料理を終えた後、二人でクラウドのいる部屋の扉の前に着くと父親のクラウドへの感謝の言葉と命を捧げる話、またクラウドからはエルナもグラハット家族も守りたくて行動したと聞かされる。二人は扉を開き話し出す。
「そうよ!お父様。騎士を引退されてから大分経つのですから心配ですわ!クラウド様には私が傍で一生をかけて御礼致します!・・・・クラウド様に責任もとって頂かないといけませんし。」
「何を言う!ルシル!」
「あらあら、いいじゃありませんの・・あなた。ルシルの事はクラウド様が絶対守って下さるわ!それにクラウド様ほどのお方ですから、ルシルを第二夫人でも第三夫人でも娶って下されば、きっと幸せになれます。そうなのね・・・ルシルはクラウド様を愛しているのね。その気持ち私にも分かるわ~!お会いしてから短い時間しか経っておりませんけれど、クラウド様が本当の子供であれば家族であればと私も思っていますもの。
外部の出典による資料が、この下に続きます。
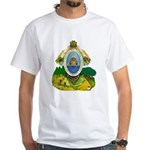 Honduras Coat of Arms (Front) White T-Shirt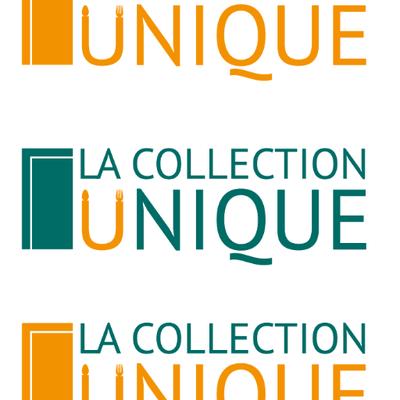 La Collection Unique Firstvaisselle Twitter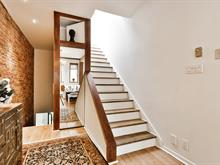 Condo / Appartement à louer à Montréal (Outremont), Montréal (Île), 346, Chemin de la Côte-Sainte-Catherine, 27077036 - Centris.ca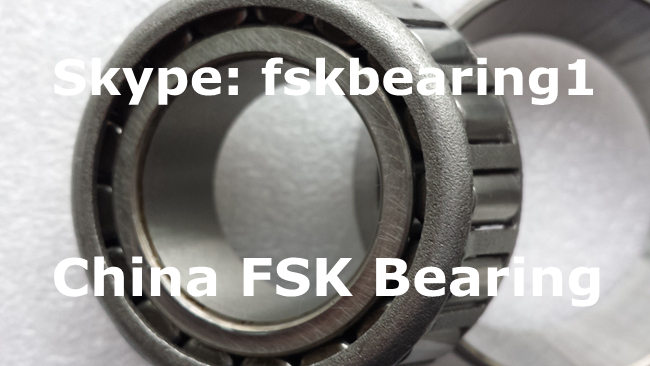 1380/1328 Inch Size Taper Roller Bearing 22.225x52.388x20.168mm
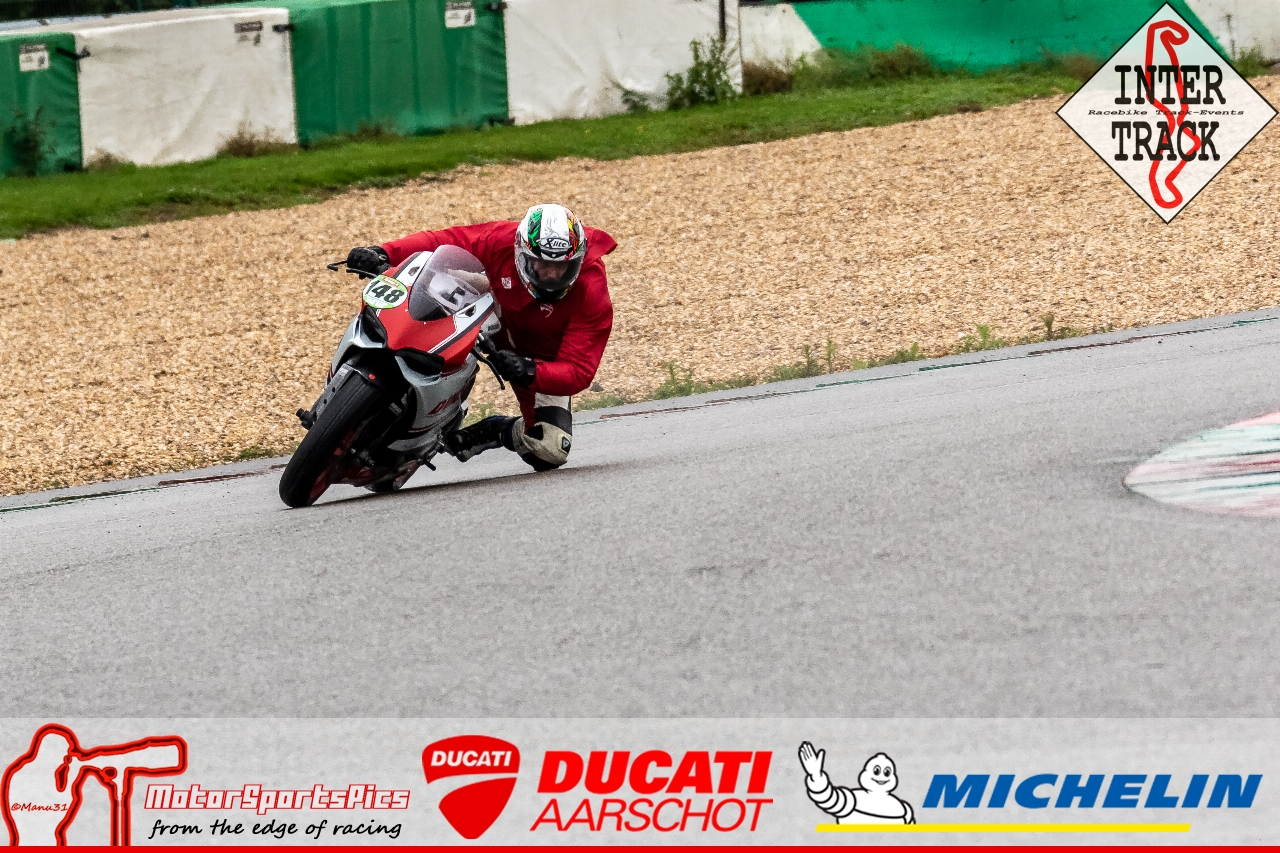 08-10-19 Inter-Track at Mettet Open pitlane day rain all day long #950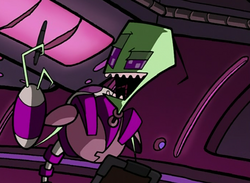 PurpleTakingBets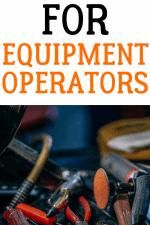 20 Gift Ideas for Equipment Operators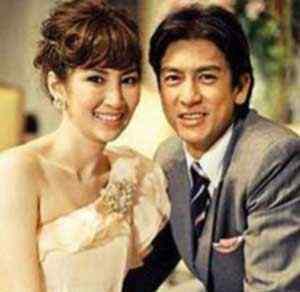 泰国杰西达邦 杰西达邦妻子太美了两人一见钟情 杰西达邦父母全家福照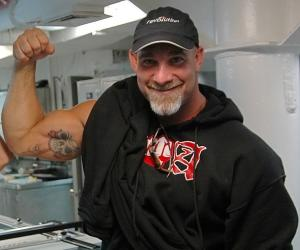 Bill Goldberg<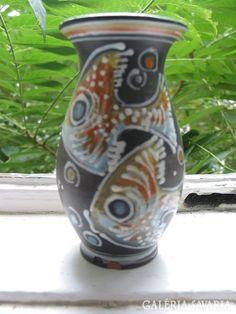 Majoros Hedvig váza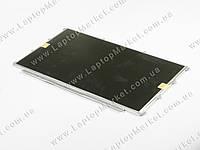 Матрица для ноутбука 15.6 B156XW03 v.0 ASUS UL50, U50, UX50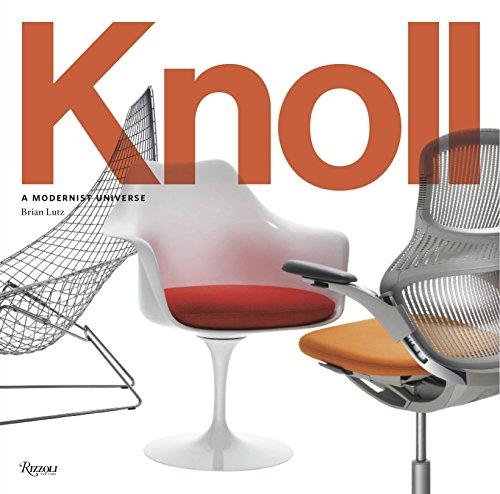 Knoll: A Modernist Universe: Lutz, Brian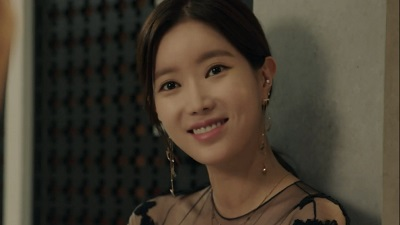 When I Was the Prettiest Korean Drama - Im Soo Hyang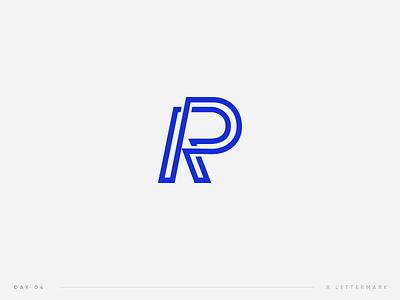 Daily Logo Challenge | 04. Letter mark 04 challenge daily logo r logo mark lettermark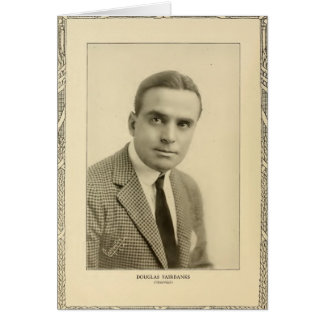 Douglas Fairbanks 1916 vintage portrait Card
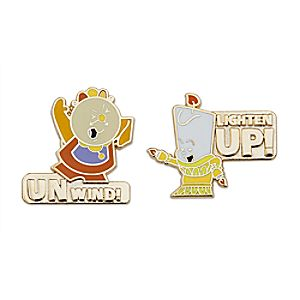 Cogsworth and Lumiere Pin Set - Beauty and the Beast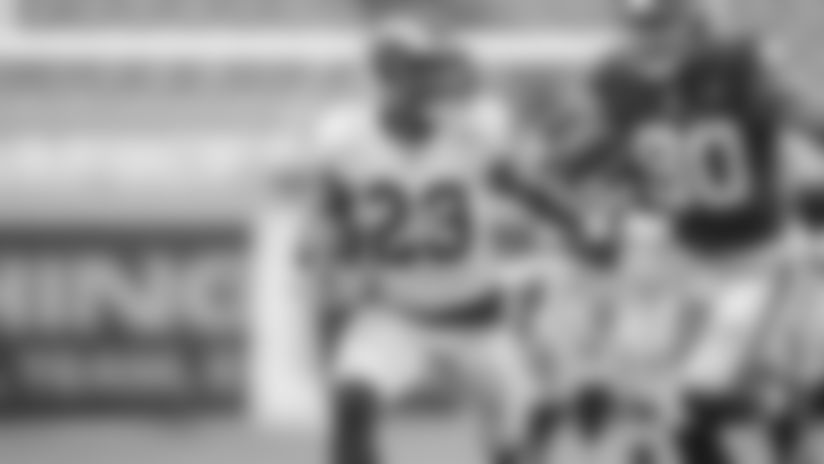 020621-league-highlights-longest-plays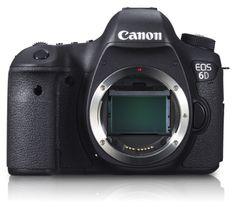 EOS 6D (Thân máy) - Canon Vietnam - Personal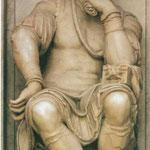 Lorenzo de Médicis.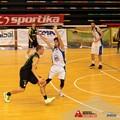 Basket Corato, il cuore non basta: Molfetta vince 76-72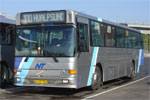 Veolia 4026
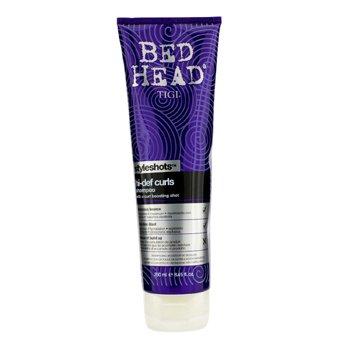 TigiBed Head Styleshots Hi-Def Curls Champ� Rizos 250ml/8.45oz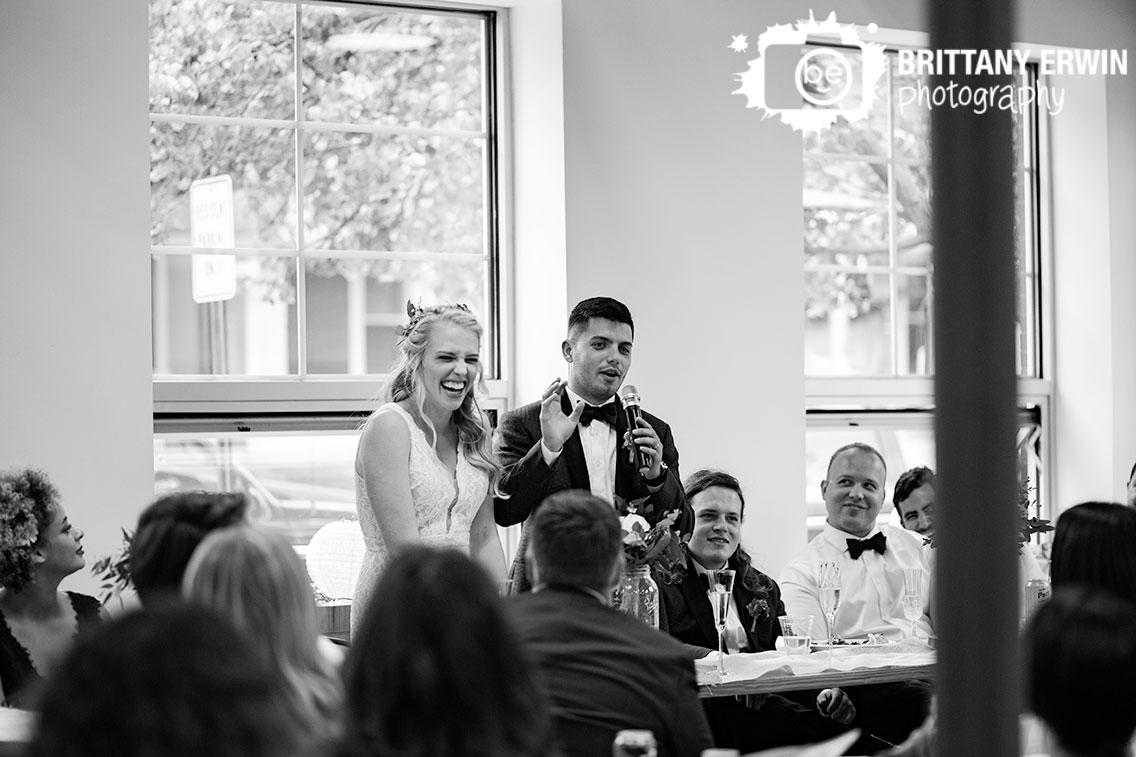 TubeFactory-Art-Space-reception-photographer-wedding-couple-speech-at-head-table.jpg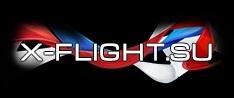 x-flight.jpg.6527c39a558e02f1fbeb2c1bba16ec54.jpg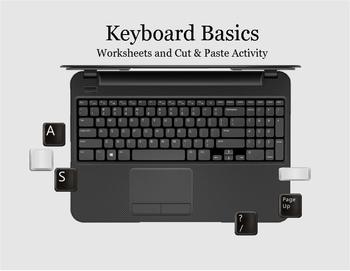 FREE Keyboard Basics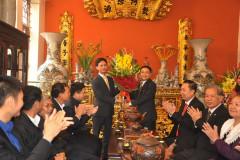 Ra mắt Văn phòng Trung tâm thường trực Kỷ lục - Độc bản tại Hà Nội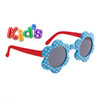 Flower Sunglasses for Girls # 8103 Red/Blue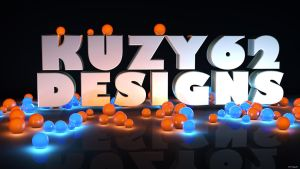 Logo Design by kuzy62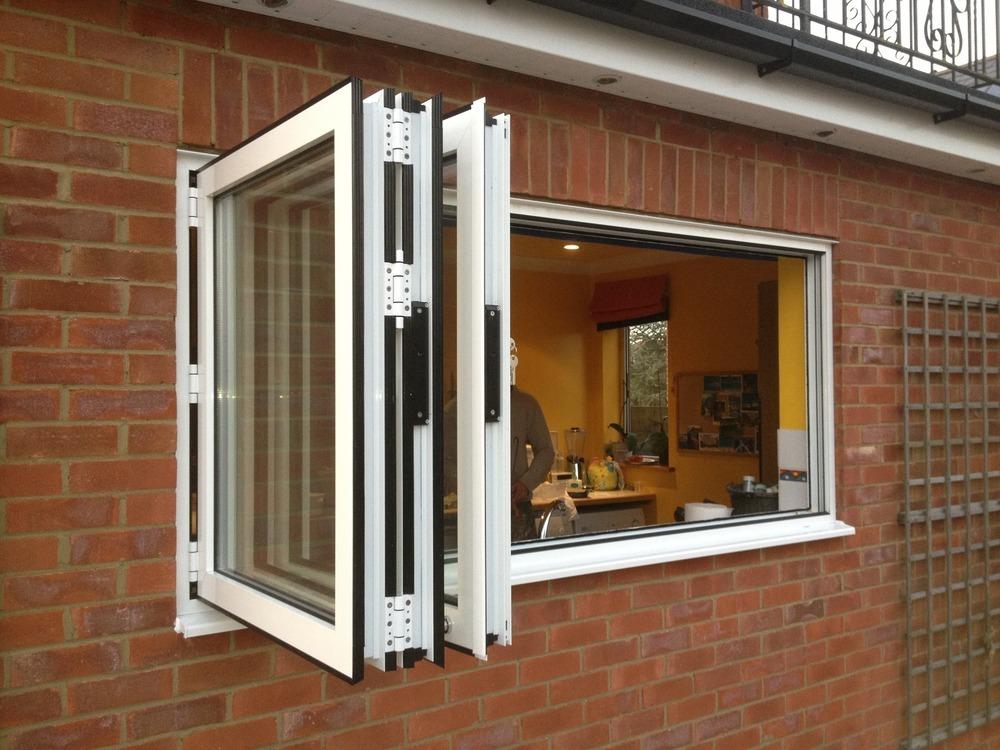 Ideal Improvements 100 Feedback Window Fitter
」
--あれっ?リンドルさん達の会話を聞いてたらいつの間にか奥さんが増えることに?ルシルちゃんて若いよね、確か・・・。
ルシルは顔を真っ赤にして照れている。
「えっ・・・・いや・・・その・・・あの・・・と!とにかく目指すは第一夫人ですわ!」
「う~ん、しかし・・クラウド様と家族になれるのは、私も賛成だがルシルでは足手まといになるのでは。」
「それなら、ルシルを今からでも王都の魔法学校へ行かせましょう!ルシル!あなたは、そこで頑張って優秀な成績で卒業するのよ!」
「分かりましたわ!お母さま!」
--いやっ、だから勝手に話を進めないで!んっ、メニューに煌輝紋章石に反応ありと出てる?
クラウドは紋章石を出して左手で受信と念じる。
「クラウドか、ユイアレスだ。」
「「「王子様!?」」」
「んっ、誰かおるのか?取り込み中にすまぬ。」
「いえっ、大丈夫です。」
「早速で悪いが力を貸してくれぬか。直ぐにギャドリグ公都近くのゾリンペル砦へ向かって欲しいのだ。我が国の結界を構築している結界柱がこの国には8柱あるのだが、その要の2柱を何者かが攻撃している様なのだ。両柱が完全に崩壊すれば結界は消えてしまう!私はもう一つの柱を死守しに行く。頼んだぞ!クラウド!」
「分かりました。」
クラウドはベッドから起き上がり別れの挨拶をする。
「そういう事ですので・・皆さん、すみません。私は直ぐに発ちます、お元気で。」
「クラウド様もお気を付けて!」
「クラウド様!私、魔法騎士学校に入って卒業したら追いかけます。責任とって頂くまで逃しませんから!」
ルシルがクラウドに抱き着く。
「お怪我なさらないでください・・・お元気で。」
「はい、行ってきます。」
・・・・・クラウドはその後、ウデント親子にも会って事情を話した。リアンナは泣いている。ウデント夫婦は気を使って二人きりにして部屋から出ていく。
「リアンナさん、それでは行ってまいります。」
「早く迎えに来てくださいね。」
リアンナはそう言いながら、そっとクラウドの右手を取り首元から自身の服の中へ誘導した。その中では大きな柔らかい胸と一つの粒が手の平に当たる。
--柔らかい・・・。
「リッ、リアンナさん!?」
「フフフ、私を忘れないようにね。」
--忘れられません。
「それじゃあ、行って来るよ。」
「いってらっしゃい・・チュッ。」